Stored records
--------------------------------------------------

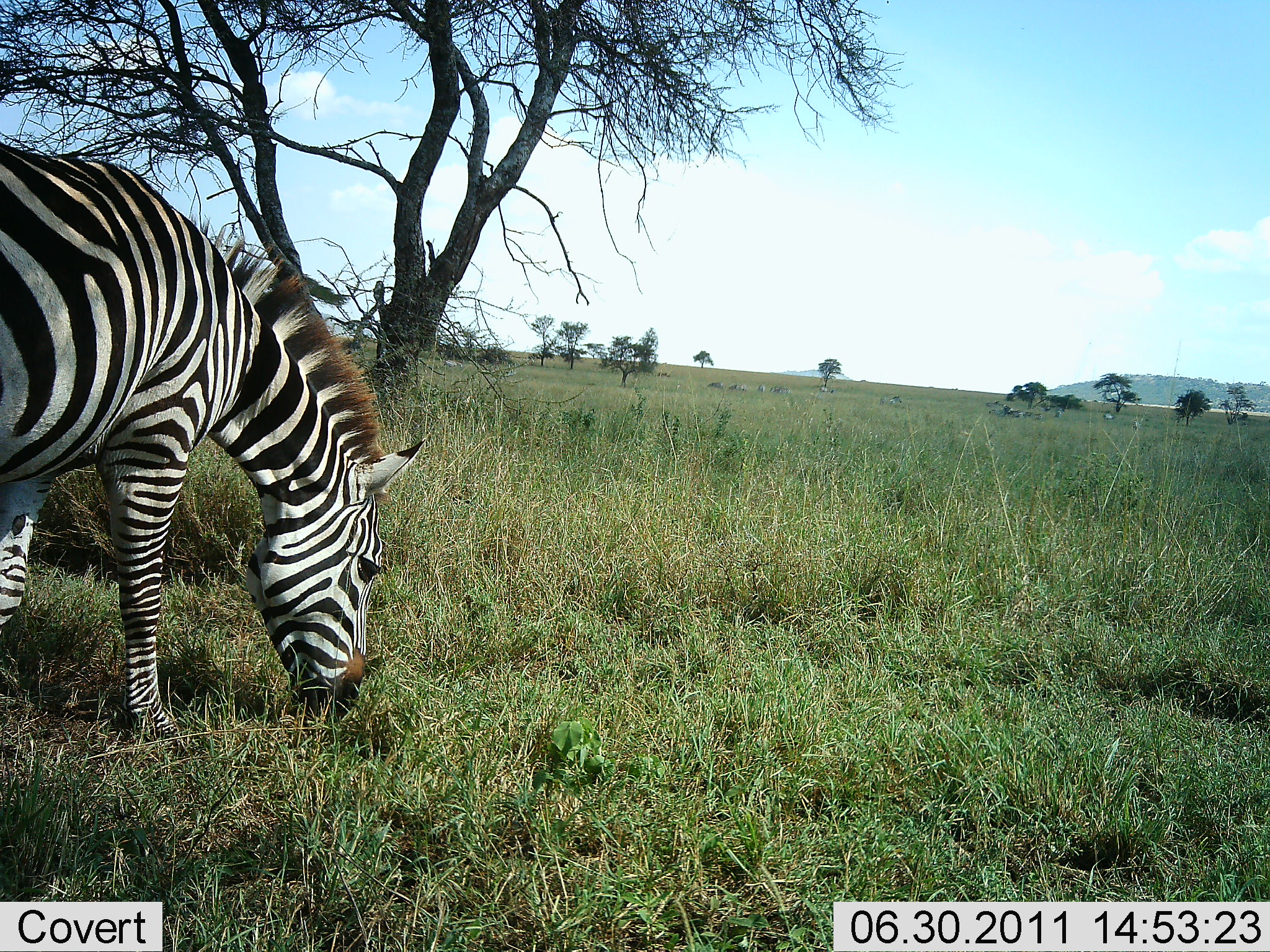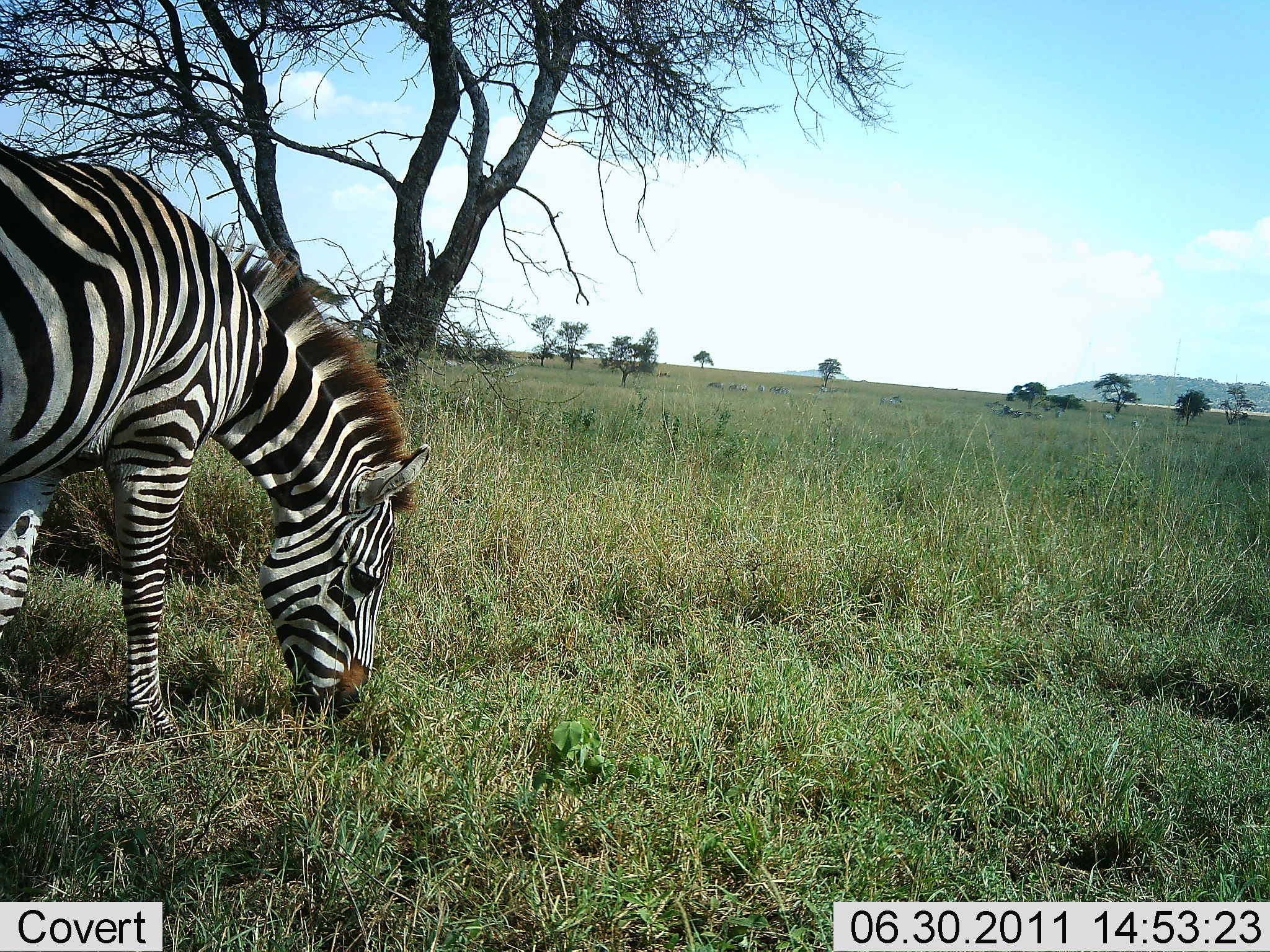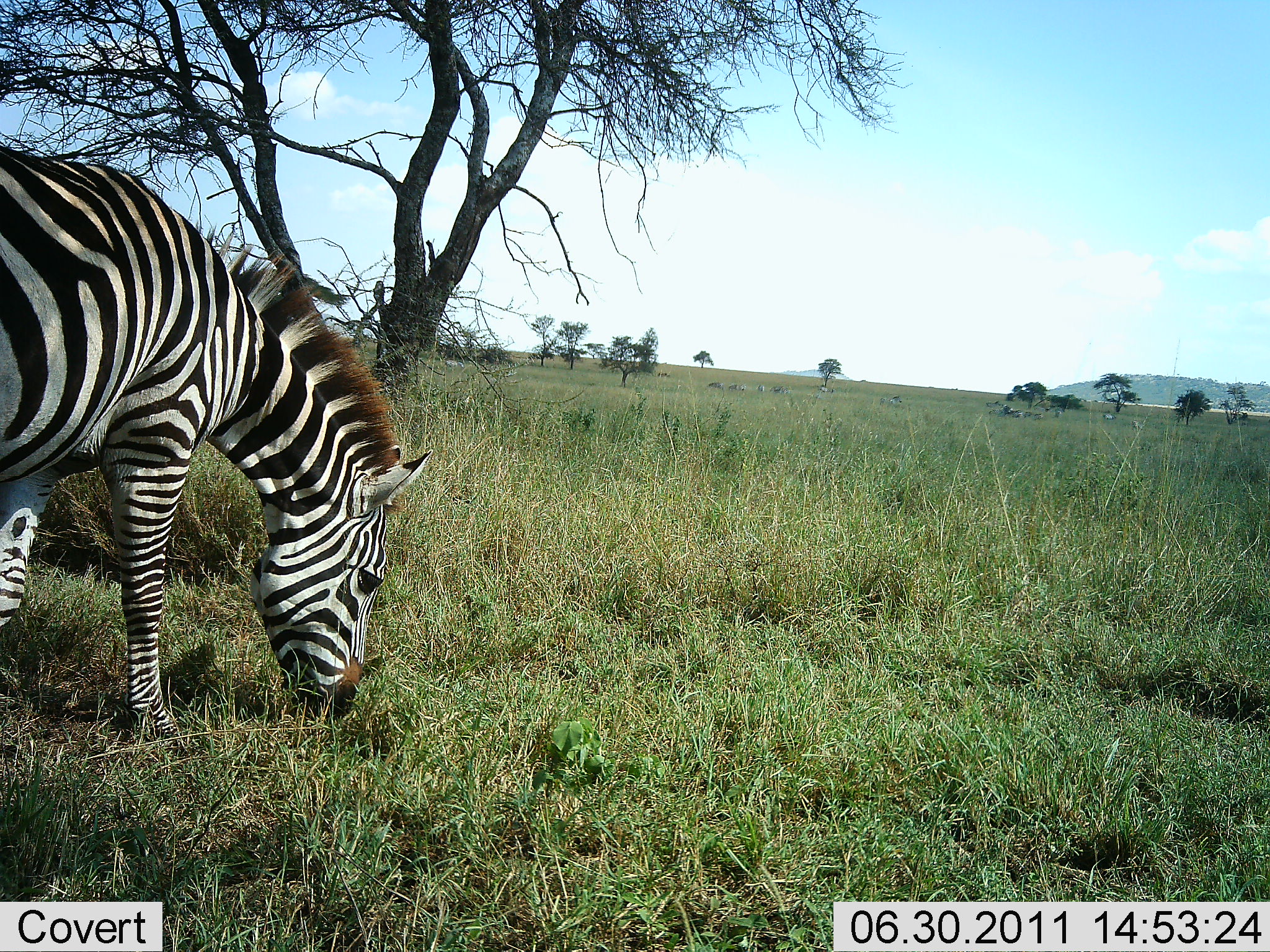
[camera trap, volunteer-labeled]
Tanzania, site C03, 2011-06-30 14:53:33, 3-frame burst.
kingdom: Animalia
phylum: Chordata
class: Mammalia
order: Perissodactyla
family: Equidae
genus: Equus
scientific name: Equus quagga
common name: plains zebra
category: zebra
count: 1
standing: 8%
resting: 0%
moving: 0%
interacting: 0%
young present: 0%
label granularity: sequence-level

--------------------------------------------------

What is required: All of the data, minus its pictures, should be repeated exactly.

Exercise response:
[camera trap, volunteer-labeled]
Tanzania, site C03, 2011-06-30 14:53:33, 3-frame burst.
kingdom: Animalia
phylum: Chordata
class: Mammalia
order: Perissodactyla
family: Equidae
genus: Equus
scientific name: Equus quagga
common name: plains zebra
category: zebra
count: 1
standing: 8%
resting: 0%
moving: 0%
interacting: 0%
young present: 0%
label granularity: sequence-level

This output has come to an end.